Certain marks may not initially be eligible for registration on the Principal Register. Primarily, these marks are descriptive of the goods or services. For example, I would not be able to obtain a service mark registration for “communications” for my two-way radio shop. However, I might be able to obtain a federal registration for “Tilles Communications,” if I disclaim exclusive rights to the descriptive word “communications.” It also might be possible to obtain a Principal Registration for a descriptive mark if, at some point, that mark has become distinctive with regard to my goods or services. A mark’s distinctiveness shifts with time, its usage in trade, the owner’s promotional efforts, and its acceptance by the consuming public as an indicator of the goods’ or services’ origin.

In addition, the Lanham Act provides in certain cases that proof of substantially exclusive and continuous use of a mark by the applicant, in commerce, for five years may be prima facie evidence that a mark has become distinctive, and thus, eligible for registration on the Principal Register.

So, what do you do if you have a descriptive mark, but would like to potentially garner some level of protection from future users?

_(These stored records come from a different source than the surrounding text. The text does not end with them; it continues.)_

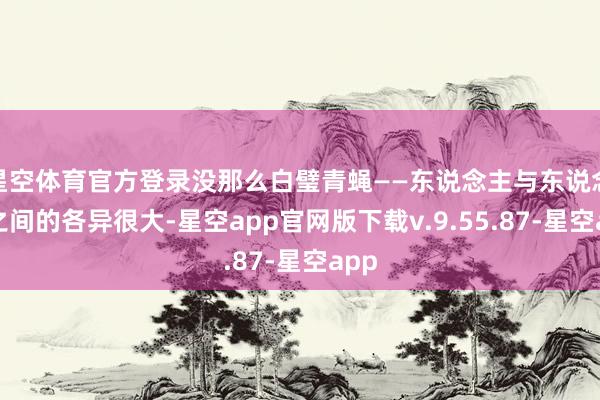 星空体育官方登录没那么白璧青蝇——东说念主与东说念主之间的各异很大-星空app官网版下载v.9.55.87-星空app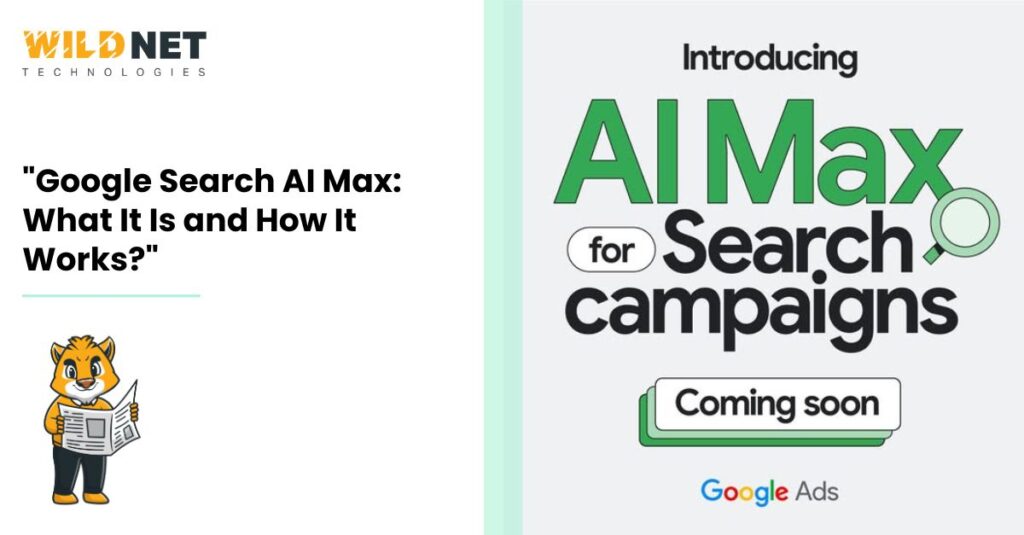 Google's Search Campaign AI Max: What It Is and How It Works?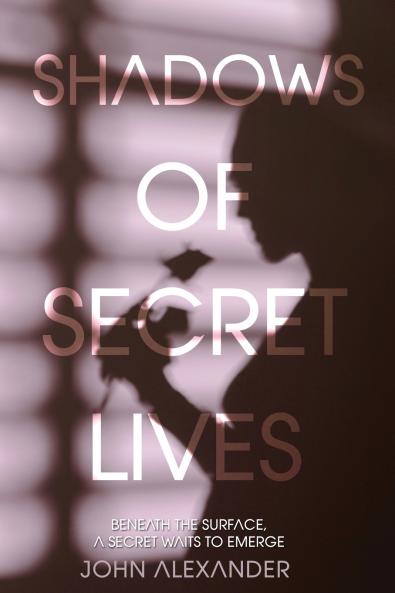 Shadows of Secret Lives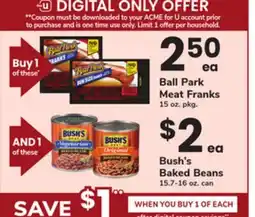 ACME Ball Park Meat Franks 15 oz. pkg. Bush's Baked Beans 15.7-16 oz. can offer
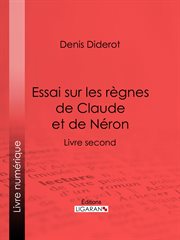 Essai sur les règnes de Claude et de Néron : Livre second cover image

The PTO also provides a Supplemental Register. Supplemental Registrations are virtually admissions by the registrant that the marks contained therein are descriptive, and that the registrant has no right to prevent use by prior users. Also, Supplemental Registrations are not published for third-party opposition.

What does all of this legal mumbo jumbo mean at the end of the day? Nextel’s mark “Push to Talk” is a Supplemental Registration, which does not necessarily prevent prior users from continuing to use that term to describe their products and services. So, if you’re a two-way dealer who’s used this term since you got your first soldering iron as a birthday present, it is most likely not problematic to continue that use (everything here is fact-specific, so I hesitate to make generalities). However, Nextel might keep identical marks from being used by more junior users.

But, let’s say that you have more cash than you know what to do with, and you are mad as heck, and aren’t going to take it anymore. What could you do? You could file a petition with the PTO to cancel the Supplemental Registration.

A Supplemental Registration may be cancelled and removed from the register for a number of reasons, one of which is if it is shown that the mark in question is generic. “Generic,” in this sense, has several meanings. One test is if the word, or combination of words, can be found in the dictionary. Or, if the average consumer, who is potentially going to buy the product or use the service, would not recognize the mark as being a trademark or service mark but would rather see it as the identity of the good or service. “Linoleum” is an example of a term that was once registered but has now become generic. Think about Xerox and Kleenex as potentials, too.

Nextel’s benefit from registration is the potential to restrict “Push to Talk” from being used by “junior” users. And, for that reason, it may have been a smart move for Nextel, in the face of increased competition in its market niche.